WELLINGTON: New Zealand Prime Minister Jacinda Ardern on Friday announced a 12-day extension of the country’s COVID-19 restrictions, after a cluster of cases in Auckland city increased to 29 amid the second and stronger wave of the pandemic.
Addressing the media here, Ardern said the decision to extend the restrictions was “in keeping with our cautionary approach and New Zealand’s philosophy of going hard and going early”, the BBC reported.
She said that, in 12 days’ time, she thought “the cluster will be identified, will be isolated, and we can move to Level 2 in Auckland with confidence”.
All 29 cases “remain linked to one cluster centred in Auckland”, Ardern said, adding that 38 people are in government quarantine.
There are four “alert levels” in New Zealand, and Auckland has been on Level 3 since Wednesday.

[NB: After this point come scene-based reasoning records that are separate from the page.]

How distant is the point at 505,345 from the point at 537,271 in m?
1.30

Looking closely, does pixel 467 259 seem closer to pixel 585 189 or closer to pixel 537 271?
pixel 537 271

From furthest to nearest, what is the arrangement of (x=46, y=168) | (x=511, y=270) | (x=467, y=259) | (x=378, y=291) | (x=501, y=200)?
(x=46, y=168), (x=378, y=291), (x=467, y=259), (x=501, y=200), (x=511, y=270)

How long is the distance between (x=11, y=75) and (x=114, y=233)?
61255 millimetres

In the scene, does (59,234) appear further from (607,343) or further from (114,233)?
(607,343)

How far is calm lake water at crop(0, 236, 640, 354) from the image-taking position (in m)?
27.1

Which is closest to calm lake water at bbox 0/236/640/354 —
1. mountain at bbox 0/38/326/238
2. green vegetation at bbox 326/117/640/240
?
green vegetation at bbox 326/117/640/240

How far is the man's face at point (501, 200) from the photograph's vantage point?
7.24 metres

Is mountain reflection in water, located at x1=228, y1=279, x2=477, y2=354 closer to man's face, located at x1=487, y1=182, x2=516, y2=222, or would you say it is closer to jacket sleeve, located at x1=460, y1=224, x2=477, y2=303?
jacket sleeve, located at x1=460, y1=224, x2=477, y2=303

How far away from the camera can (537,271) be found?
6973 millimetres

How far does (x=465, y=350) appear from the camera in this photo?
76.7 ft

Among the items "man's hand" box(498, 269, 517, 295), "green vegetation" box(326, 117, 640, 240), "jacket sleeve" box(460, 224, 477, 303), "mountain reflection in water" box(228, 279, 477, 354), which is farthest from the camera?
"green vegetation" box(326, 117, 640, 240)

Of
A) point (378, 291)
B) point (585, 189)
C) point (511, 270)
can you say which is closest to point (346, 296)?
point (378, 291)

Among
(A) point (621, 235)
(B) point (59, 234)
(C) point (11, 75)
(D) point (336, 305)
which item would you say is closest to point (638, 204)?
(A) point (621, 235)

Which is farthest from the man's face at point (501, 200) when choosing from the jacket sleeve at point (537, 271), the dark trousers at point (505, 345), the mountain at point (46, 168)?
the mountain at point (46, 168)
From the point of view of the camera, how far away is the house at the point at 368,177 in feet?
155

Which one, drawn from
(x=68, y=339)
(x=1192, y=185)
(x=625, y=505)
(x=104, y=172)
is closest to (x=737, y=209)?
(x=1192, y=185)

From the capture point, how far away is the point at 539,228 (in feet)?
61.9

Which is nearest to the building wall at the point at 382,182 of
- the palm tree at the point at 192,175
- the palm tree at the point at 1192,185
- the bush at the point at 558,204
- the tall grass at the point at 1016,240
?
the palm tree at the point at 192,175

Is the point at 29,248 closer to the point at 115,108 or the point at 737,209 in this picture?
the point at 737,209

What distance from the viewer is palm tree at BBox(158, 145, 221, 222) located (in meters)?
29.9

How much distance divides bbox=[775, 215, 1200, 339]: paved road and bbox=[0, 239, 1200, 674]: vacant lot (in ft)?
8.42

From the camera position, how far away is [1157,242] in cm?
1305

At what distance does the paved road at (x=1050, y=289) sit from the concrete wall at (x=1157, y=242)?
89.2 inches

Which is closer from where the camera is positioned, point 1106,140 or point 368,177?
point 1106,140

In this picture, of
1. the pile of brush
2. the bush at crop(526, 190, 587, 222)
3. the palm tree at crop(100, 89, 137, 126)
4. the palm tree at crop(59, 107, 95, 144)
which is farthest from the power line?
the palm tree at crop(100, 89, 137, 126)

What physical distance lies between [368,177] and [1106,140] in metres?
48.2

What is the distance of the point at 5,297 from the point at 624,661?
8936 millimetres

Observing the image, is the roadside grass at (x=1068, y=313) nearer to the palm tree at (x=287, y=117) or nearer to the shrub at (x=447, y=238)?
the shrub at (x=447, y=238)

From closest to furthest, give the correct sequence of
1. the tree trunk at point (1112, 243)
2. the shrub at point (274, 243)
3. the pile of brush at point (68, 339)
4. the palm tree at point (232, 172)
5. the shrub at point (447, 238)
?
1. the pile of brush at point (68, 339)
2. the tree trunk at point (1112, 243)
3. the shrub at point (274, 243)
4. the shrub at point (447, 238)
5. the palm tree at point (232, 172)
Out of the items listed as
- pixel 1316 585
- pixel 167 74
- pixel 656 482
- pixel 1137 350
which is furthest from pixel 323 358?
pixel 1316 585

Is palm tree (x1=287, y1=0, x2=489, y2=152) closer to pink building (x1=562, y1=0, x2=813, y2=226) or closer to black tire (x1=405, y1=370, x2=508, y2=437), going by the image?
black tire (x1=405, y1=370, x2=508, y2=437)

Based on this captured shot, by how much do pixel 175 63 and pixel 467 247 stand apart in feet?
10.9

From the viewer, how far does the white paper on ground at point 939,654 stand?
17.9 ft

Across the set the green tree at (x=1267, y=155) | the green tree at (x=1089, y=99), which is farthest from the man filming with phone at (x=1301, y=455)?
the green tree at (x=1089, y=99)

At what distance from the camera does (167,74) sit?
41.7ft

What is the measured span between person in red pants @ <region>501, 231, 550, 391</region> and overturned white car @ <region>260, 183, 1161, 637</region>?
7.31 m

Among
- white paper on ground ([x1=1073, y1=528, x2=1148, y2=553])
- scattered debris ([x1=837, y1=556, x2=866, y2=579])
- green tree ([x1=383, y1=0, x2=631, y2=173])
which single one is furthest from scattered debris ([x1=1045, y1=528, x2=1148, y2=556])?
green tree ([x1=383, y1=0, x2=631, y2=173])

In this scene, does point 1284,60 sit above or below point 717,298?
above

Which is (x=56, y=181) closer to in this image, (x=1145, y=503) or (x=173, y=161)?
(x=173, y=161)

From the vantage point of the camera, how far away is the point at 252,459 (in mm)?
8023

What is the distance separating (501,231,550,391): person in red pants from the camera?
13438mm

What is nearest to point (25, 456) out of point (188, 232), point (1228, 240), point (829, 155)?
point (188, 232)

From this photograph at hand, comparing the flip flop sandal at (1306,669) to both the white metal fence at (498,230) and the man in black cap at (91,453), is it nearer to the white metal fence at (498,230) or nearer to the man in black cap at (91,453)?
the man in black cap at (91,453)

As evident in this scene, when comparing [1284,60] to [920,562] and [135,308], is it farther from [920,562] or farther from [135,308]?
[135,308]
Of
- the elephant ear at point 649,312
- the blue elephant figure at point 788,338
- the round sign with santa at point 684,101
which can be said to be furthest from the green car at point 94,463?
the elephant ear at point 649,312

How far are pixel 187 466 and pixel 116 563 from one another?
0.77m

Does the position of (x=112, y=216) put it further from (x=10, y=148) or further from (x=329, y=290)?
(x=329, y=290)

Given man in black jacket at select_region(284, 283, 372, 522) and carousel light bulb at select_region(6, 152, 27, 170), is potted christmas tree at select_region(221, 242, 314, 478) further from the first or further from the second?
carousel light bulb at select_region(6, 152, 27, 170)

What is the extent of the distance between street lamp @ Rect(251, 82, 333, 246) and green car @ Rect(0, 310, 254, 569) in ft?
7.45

The rest of the country is on Level 2, and the Prime Minister said both would be extended.
“In terms of the ongoing investigation to identify where the virus originated from, there are still no clear connections at this point,” the BBC quoted Ardern as saying.
But she said genomic testing and contact-tracing suggested the current outbreak was not linked to border entry points or New Zealand’s previous outbreak in March.
New Zealand could expect to see more cases from the cluster, she said, adding: “It will grow before it slows.”
On Friday, the country reported 12 new cases, all linked to the Auckland cluster, taking the overall caseload to 1,251.
New COVID-19 cases started resurfacing this week after a gap of 102 days.
New Zealand went to a month-long national Alert Level 4 lockdown in late March, and declared an early success of the coronavirus battle in June.
So far, it has reported a total of 22 deaths.